● **ABOUT THIS EXERCISE**
Please find every line below that includes "haskell" and report how many there are. Nothing else is needed.

● **RECORDED DATA**
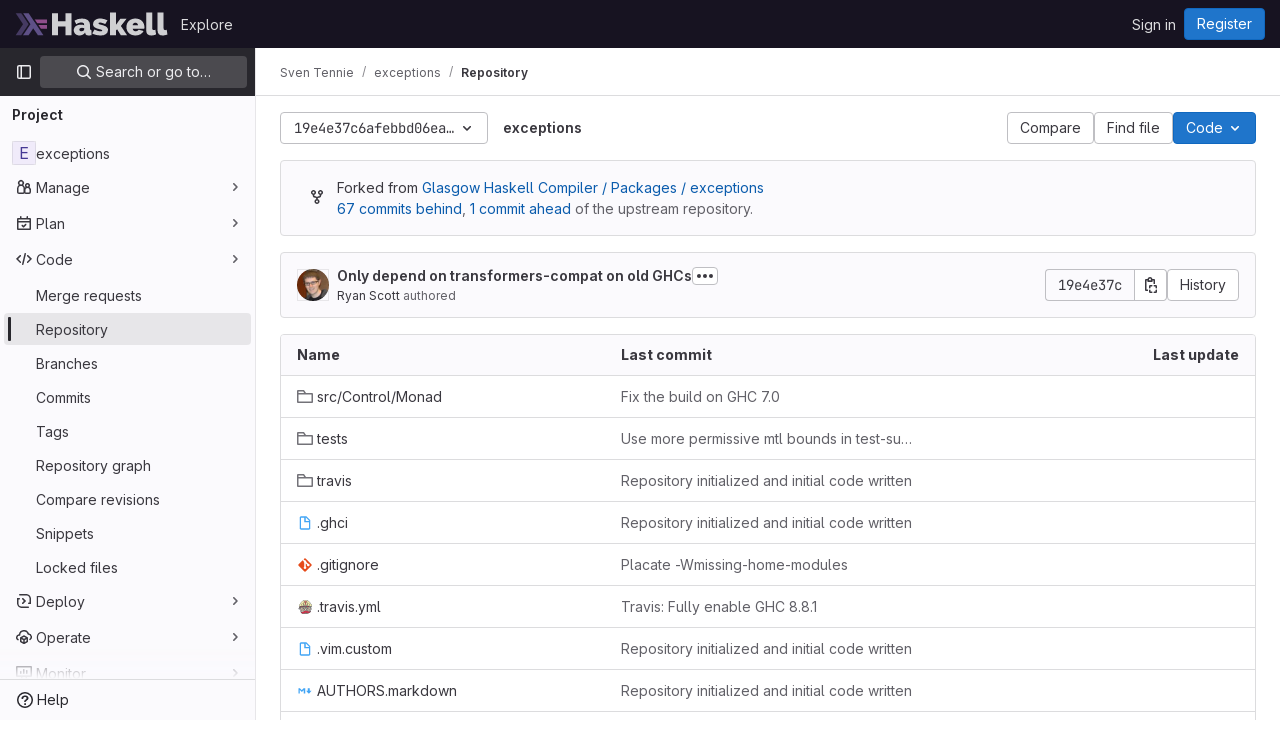

--- FILE ---
content_type: image/svg+xml
request_url: https://gitlab.haskell.org/uploads/-/system/appearance/header_logo/1/haskell-logo.svg
body_size: 4836
content:
<?xml version="1.0" encoding="UTF-8" standalone="no"?>
<svg
   width="153.60001"
   height="24"
   viewBox="0 0 153.60001 24"
   version="1.1"
   id="svg5"
   sodipodi:docname="haskell-logo.svg"
   inkscape:version="1.3.1 (91b66b0783, 2023-11-16)"
   xmlns:inkscape="http://www.inkscape.org/namespaces/inkscape"
   xmlns:sodipodi="http://sodipodi.sourceforge.net/DTD/sodipodi-0.dtd"
   xmlns="http://www.w3.org/2000/svg"
   xmlns:svg="http://www.w3.org/2000/svg">
  <defs
     id="defs5" />
  <sodipodi:namedview
     id="namedview5"
     pagecolor="#ffffff"
     bordercolor="#666666"
     borderopacity="1.0"
     inkscape:showpageshadow="2"
     inkscape:pageopacity="0.0"
     inkscape:pagecheckerboard="0"
     inkscape:deskcolor="#d1d1d1"
     inkscape:zoom="6.3368418"
     inkscape:cx="96.104657"
     inkscape:cy="20.120433"
     inkscape:window-width="2252"
     inkscape:window-height="1475"
     inkscape:window-x="0"
     inkscape:window-y="25"
     inkscape:window-maximized="1"
     inkscape:current-layer="svg5" />
  <g
     fill="#333333"
     fill-opacity="0.937"
     id="g2"
     transform="matrix(0.29698464,0,0,0.29698464,0.14040068,0.11334092)"
     style="fill:#dcdcde;fill-opacity:0.93725491">
    <path
       d="m 188.778,3.424 v 74.198 h -20.39 V 48.57 h -24.89 v 29.05 h -20.39 V 3.424 h 20.39 v 27.38 h 24.89 V 3.424 Z m 26.79,75.243 q -4.078,0 -7.634,-1.36 -3.555,-1.357 -6.17,-3.657 -2.51,-2.403 -3.973,-5.643 -1.46,-3.24 -1.46,-7.002 0,-4.18 1.78,-7.628 1.78,-3.45 4.92,-5.957 3.14,-2.508 7.43,-3.867 4.39,-1.358 9.62,-1.358 6.7,0 11.09,2.09 v -1.672 q 0,-3.867 -2.3,-5.748 -2.19,-1.88 -7.21,-1.88 -4.7,0 -8.68,1.566 -3.97,1.47 -8.36,4.39 l -5.75,-12.33 q 10.876,-7 24.78,-7 13.177,0 20.288,5.86 7.11,5.86 7.11,17.56 v 10.66 q 0,2.82 1.05,3.97 1.05,1.05 3.77,1.26 v 16.72 q -2.72,0.52 -5.126,0.73 -2.407,0.32 -4.29,0.32 -5.332,0 -8.156,-1.88 -2.72,-1.98 -3.56,-5.75 l -0.42,-1.98 q -3.66,4.71 -8.47,7.21 -4.81,2.41 -10.25,2.41 z m 5.96,-14.213 q 1.778,0 3.66,-0.522 1.882,-0.628 3.346,-1.568 1.15,-0.836 1.883,-1.777 0.732,-1.045 0.732,-2.09 v -4.075 q -1.78,-0.627 -3.87,-1.045 -2.1,-0.418 -3.77,-0.418 -3.66,0 -6.07,1.77 -2.41,1.77 -2.41,4.49 0,2.3 1.78,3.76 1.88,1.46 4.7,1.46 z m 65.41,14.213 q -3.45,0 -7.424,-0.523 -3.974,-0.522 -7.843,-1.358 -3.76,-0.836 -7.32,-1.986 -3.55,-1.254 -6.16,-2.717 l 7.64,-13.48 q 5.75,3.03 10.98,4.597 5.23,1.568 9.73,1.568 5.23,0 5.23,-2.613 0,-1.36 -2.09,-2.404 -2.09,-1.04 -7.94,-2.5 -5.85,-1.56 -9.83,-3.13 -3.97,-1.56 -6.37,-3.45 -2.41,-1.98 -3.45,-4.28 -1.05,-2.4 -1.05,-5.54 0,-4.18 1.674,-7.73 1.777,-3.55 4.914,-6.16 3.136,-2.61 7.423,-3.97 4.39,-1.46 9.515,-1.46 5.544,0 11.82,1.57 6.38,1.57 12.965,4.6 l -7.64,12.63 q -5.86,-2.72 -9.728,-3.87 -3.87,-1.25 -7.43,-1.25 -2.3,0 -3.763,0.73 -1.36,0.63 -1.36,2.09 0,0.84 0.42,1.47 0.42,0.52 1.47,1.044 1.05,0.523 2.83,1.15 1.88,0.523 4.6,1.15 6.275,1.567 10.56,3.344 4.29,1.68 6.8,3.77 2.613,1.99 3.66,4.6 1.15,2.51 1.15,5.85 0,8.47 -6.484,13.38 -6.38,4.92 -17.465,4.92 z m 66.962,-1.045 -12.445,-20.065 -3.973,4.39 V 77.62 h -19.87 V 1.332 h 19.87 v 41.7 l 14.64,-20.38 h 20.914 l -18.928,24.036 20.81,30.934 h -21.02 z"
       id="path1"
       style="fill:#dcdcde;fill-opacity:0.93725491" />
    <path
       d="m 402.905,78.667 q -7.215,0 -12.862,-2.195 -5.647,-2.3 -9.516,-6.166 -3.764,-3.866 -5.75,-8.883 -1.988,-5.016 -1.988,-10.555 0,-5.956 1.88,-11.286 1.98,-5.33 5.75,-9.3 3.87,-3.972 9.41,-6.27 5.64,-2.405 13.07,-2.405 7.32,0 12.97,2.404 5.64,2.3 9.41,6.27 3.87,3.87 5.75,9.1 1.98,5.12 1.98,10.77 0,1.57 -0.21,3.24 -0.11,1.57 -0.32,2.82 H 393.9 q 0.315,4.39 3.243,6.38 2.927,1.88 6.377,1.88 3.25,0 6.07,-1.46 2.93,-1.46 3.87,-4.07 l 16.84,4.81 q -3.344,6.59 -10.35,10.77 -6.902,4.18 -17.045,4.18 z m 8.784,-34.382 q -0.53,-3.97 -2.93,-6.27 -2.41,-2.3 -6.17,-2.3 -3.77,0 -6.17,2.3 -2.4,2.3 -2.93,6.27 h 18.19 z m 27.54,-42.952 h 19.86 v 53.09 q 0,6.27 5.12,6.27 1.25,0 2.72,-0.42 1.46,-0.417 2.72,-1.15 l 2.51,15.99 q -3.56,1.673 -8.06,2.613 -4.39,0.94 -8.37,0.94 -7.95,0 -12.24,-4.075 -4.29,-4.07 -4.29,-11.8 V 1.34 Z m 37.98,0 h 19.87 v 53.09 q 0,6.27 5.12,6.27 1.25,0 2.72,-0.42 1.46,-0.417 2.72,-1.15 l 2.51,15.99 q -3.56,1.673 -8.06,2.613 -4.39,0.94 -8.37,0.94 -7.95,0 -12.23,-4.075 -4.29,-4.07 -4.29,-11.8 V 1.34 Z"
       id="path2"
       style="fill:#dcdcde;fill-opacity:0.93725491" />
  </g>
  <path
     d="M 0.68744645,23.195582 8.0360346,12.179828 0.68744645,1.1637762 H 6.1988876 L 13.547475,12.179828 6.1988876,23.195582 Z m 0,0"
     fill="#453a62"
     id="path3"
     style="stroke-width:0.296985" />
  <path
     d="M 8.0360346,23.195582 15.384622,12.179828 8.0360346,1.1637762 H 13.547475 L 28.244057,23.195582 H 22.73321 l -4.592571,-6.884698 -4.593461,6.884698 z m 0,0"
     fill="#5e5086"
     id="path4"
     style="stroke-width:0.296985" />
  <path
     d="M 25.795122,16.769725 23.345593,13.09751 h 8.573353 v 3.672513 h -6.123824 z m -3.674295,-5.50758 -2.449528,-3.6722157 h 12.247647 v 3.6722157 z m 0,0"
     fill="#8f4e8b"
     id="path5"
     style="stroke-width:0.296985" />
</svg>


--- FILE ---
content_type: image/svg+xml;charset=utf-8
request_url: https://img.shields.io/hackage/v/exceptions.svg
body_size: 570
content:
<svg xmlns="http://www.w3.org/2000/svg" width="114" height="20" role="img" aria-label="hackage: v0.10.12"><title>hackage: v0.10.12</title><linearGradient id="s" x2="0" y2="100%"><stop offset="0" stop-color="#bbb" stop-opacity=".1"/><stop offset="1" stop-opacity=".1"/></linearGradient><clipPath id="r"><rect width="114" height="20" rx="3" fill="#fff"/></clipPath><g clip-path="url(#r)"><rect width="55" height="20" fill="#555"/><rect x="55" width="59" height="20" fill="#fe7d37"/><rect width="114" height="20" fill="url(#s)"/></g><g fill="#fff" text-anchor="middle" font-family="Verdana,Geneva,DejaVu Sans,sans-serif" text-rendering="geometricPrecision" font-size="110"><text aria-hidden="true" x="285" y="150" fill="#010101" fill-opacity=".3" transform="scale(.1)" textLength="450">hackage</text><text x="285" y="140" transform="scale(.1)" fill="#fff" textLength="450">hackage</text><text aria-hidden="true" x="835" y="150" fill="#010101" fill-opacity=".3" transform="scale(.1)" textLength="490">v0.10.12</text><text x="835" y="140" transform="scale(.1)" fill="#fff" textLength="490">v0.10.12</text></g></svg>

● **SOLUTION FOR THIS EXERCISE**
2